Scheduled Downtime
On Friday 21 April 2023 @ 5pm MT, this website will be down for maintenance and expected to return online the morning of 24 April 2023 at the latest

How can I determine numbers of CPUs or processors for running wrf?

ZHAO

New member
HI,WRF forum!

I met a problem when I tried to run a wrf model. The task stops with the "Program received signal SIGSEGV: Segmentation fault - invalid memory reference." in rsl.error file (attached). I found a similar case in the forum(SIGSEGV: Segmentation fault - invalid memory reference). Then I realise maybe my task also has incorrect numbers of processors. I also read the article "How many precessors should I use to run WRF"(How many processors should I use to run WRF?). However, I' m wondering how should I determine numbers of CPUs or processors for running wrf? Are there any parameters retavant? My WPS&WRF are installed by spack.

Thanks a lot.
 

Attachments

  • rsl.error.0000
    12.8 KB · Views: 12
Hi,
It looks like you're only running with a single processor, so you do need more than that. Are you not able to understand the FAQ to determine a reasonable number of processors to use for your domain size?
 
Thanks a lot for your reply. Yes I can understand the FAQ report you mentioned. As it said,

For your largest-sized domain:((e_we)/100) * ((e_sn)/100) = least amount of processors you should use.
For your smallest-sized domain:((e_we)/25) * ((e_sn)/25) = most amount of processors you should use.


In my namelist, e_we = 225 and e_sn = 125 and I have only one domain.
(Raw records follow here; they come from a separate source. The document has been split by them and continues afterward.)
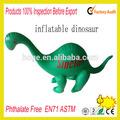 Dinosauro gonfiabile, dinosauro gonfiabile giocattoli, animale gonfiabile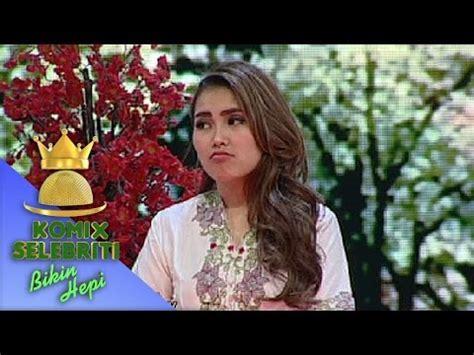 download film laga wiro sableng download film wiro sableng full movie miniepic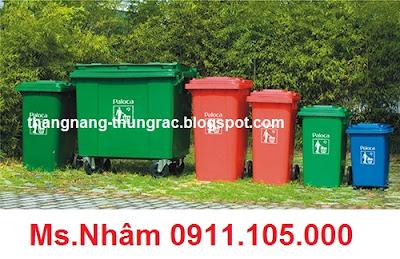 thung rac cong cong 120l, 240l, 660l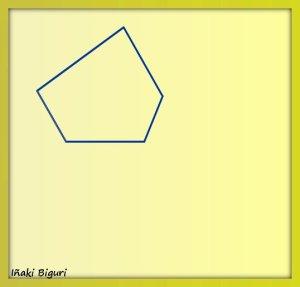 Igualdad por triangulación 00
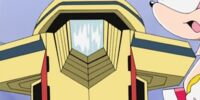 Gold Beetle (Sonic X)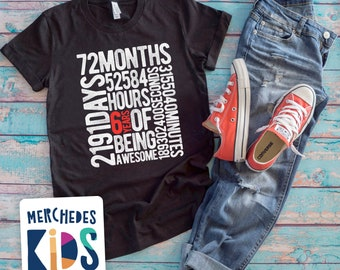 6 Years Of Being Awesome Kids 6th Birthday Bday Tee Shirt Old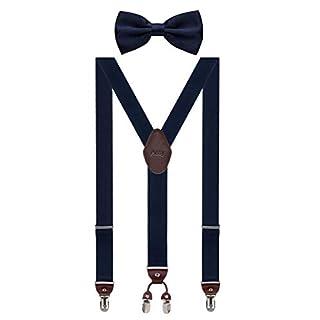 Aissy Herren Hosenträger 3.5cm Y-Form Elastisch und Längenverstellbar Hosenträger Breit mit 4 starken Clips und Fliege für Herren Damen Blau K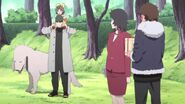 Naruto Shippuuden Episode 500 0835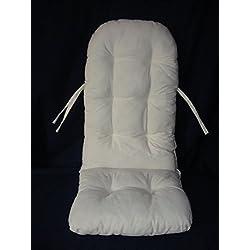 Sedia a dondolo - Cuscino in lino beige 120 x50 di produzione tedesca imbottitura per poltrona a dondolo e sospeso sull'altalena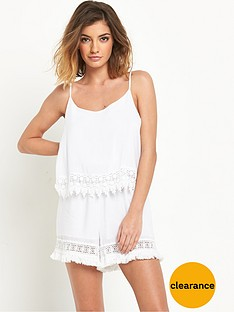 v-by-very-crochet-trim-strappy-beach-playsuitnbsp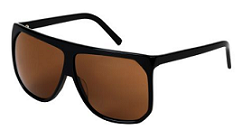 Jaeger sunglasses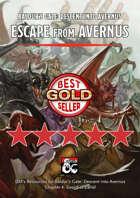Escape from Avernus – a Baldur's Gate: Descent into Avernus DM's Resource (maps, advice)
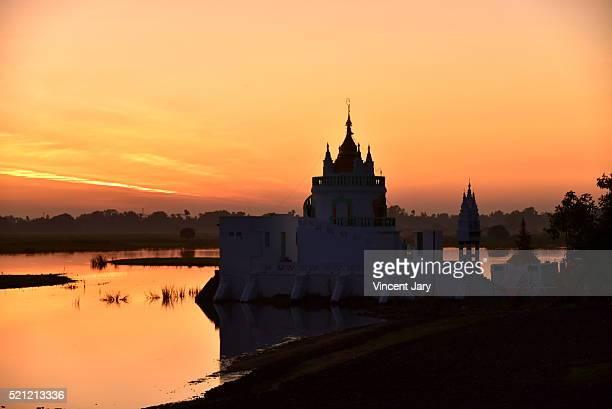 buddhist temple sunset Myanmar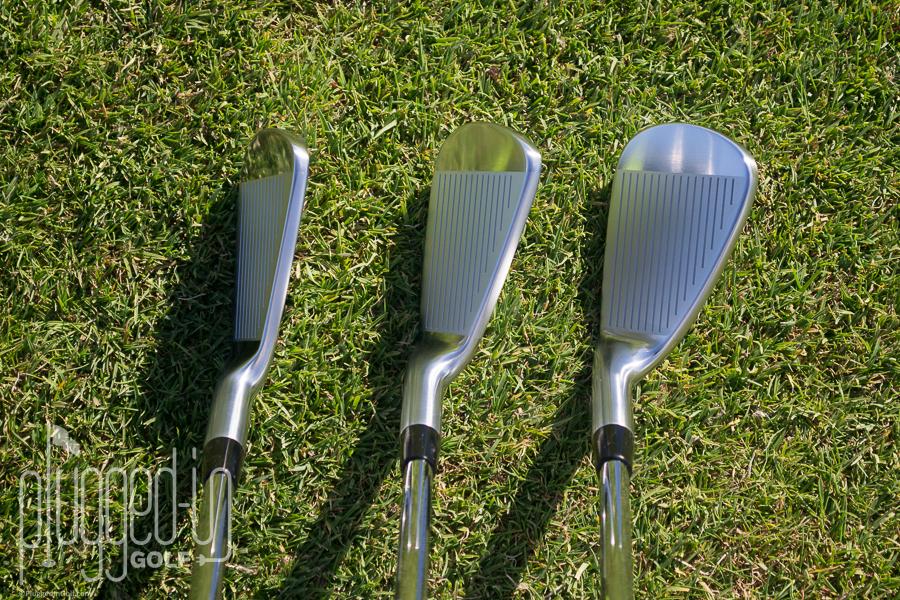 nike vapor pro combo review golfwrx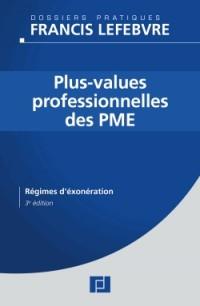 Plus-values professionnelles des PME : Régimes d'exonération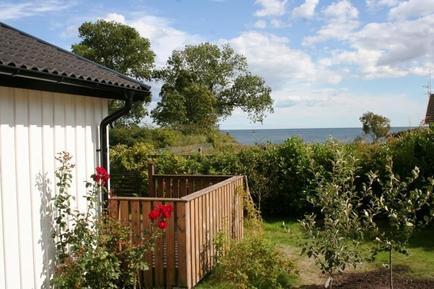 Casa de vacaciones 438734 para 2 personas en Abbekås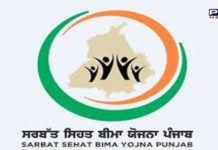 Orders to provide treatment to the beneficiaries of private hospitals even if e-card of Sarbat Sehat Bima Yojana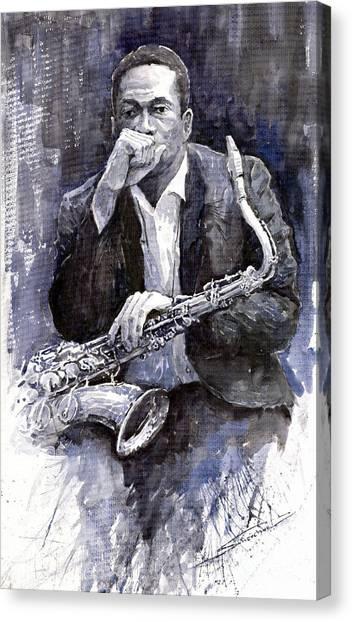 Jazz Canvas Print - Jazz Saxophonist John Coltrane Black by Yuriy Shevchuk
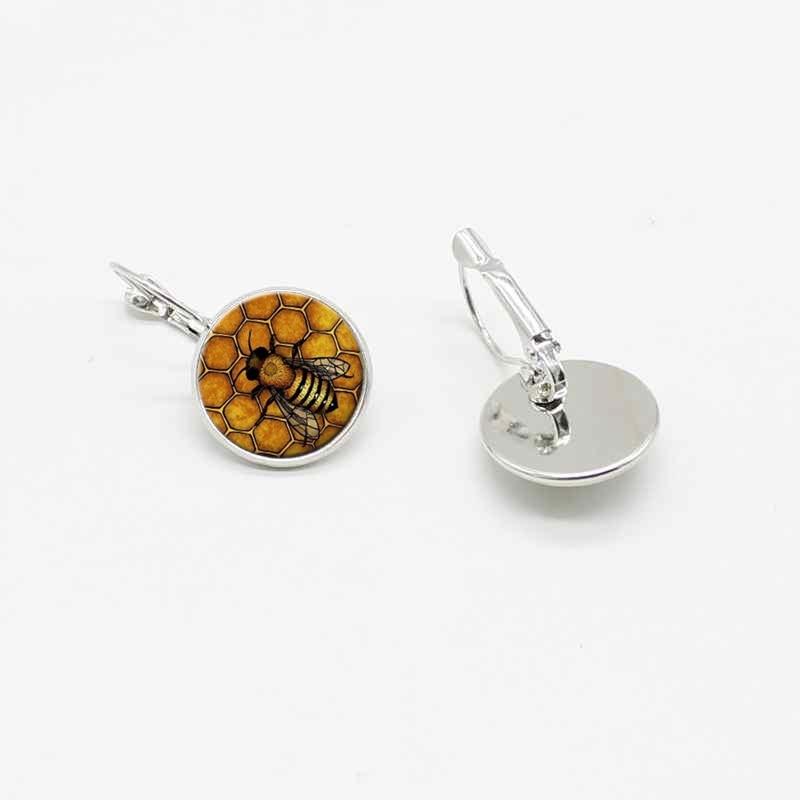 Pendientes de cristal creativos clásicos de la abeja de la manera del gancho de oreja joyería de las señoras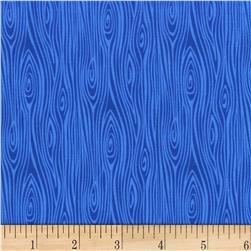 Michael Miller Tools Of The Trade Just Wood Knot Blue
So according to the rules I shoud as least use 3 to 125 processors, am I right?
But I do not know exactly how to control the numbers of processors while running the wrf model. For example, are there any parameters in 'namelist.input' I should change?
 
Hi,
During the period waiting for your reply, I slightly changed the time step from 150km to 125km and it turns out that real.exe was successfully finished but last night wrf.exe broke down amazingly 6 hours later after it started. The error is the same as I mentioned previously, Program received signal SIGSEGV: Segmentation fault - invalid memory reference. Now I've updated namelist file and rsl.error file. Kindly look forward to to your suggetions.
Best
 

Attachments

  • rsl.error.0000
    397.2 KB · Views: 5
  • namelist.input
    3.6 KB · Views: 8
Yesterday I read the WRF tutorials again and I found a group in namelist named '&namelist_quilt' and parameters in it such as numtiles, nproc_x and nproc_y. Are they relavant to multi-processors?
 
Hi,
To run with multiple processors, you will need to make sure to compile the code with the dmpar (distributed memory) option. When you configure, you are given a list of compilers to choose from, and for each compiler, there should be an option for serial, smpar, dmpar, dm+sm, so you'll choose the dmpar option. To compile correctly, you'll need to make sure to have an MPI option (e.g., OpenMPI) installed. Then when you run WRF, you will use a command such as:
mpiexec -np 16 ./wrf.exe

Here, you're using MPI to execute the model and telling it to use 16 as the number of processors (np). You do not need to modify anything in the namelist and we don't recommend using quilting unless you have a lot of experience with computing. If you have questions about this for your specific environment, you should reach out to a systems administrator at your institution for help.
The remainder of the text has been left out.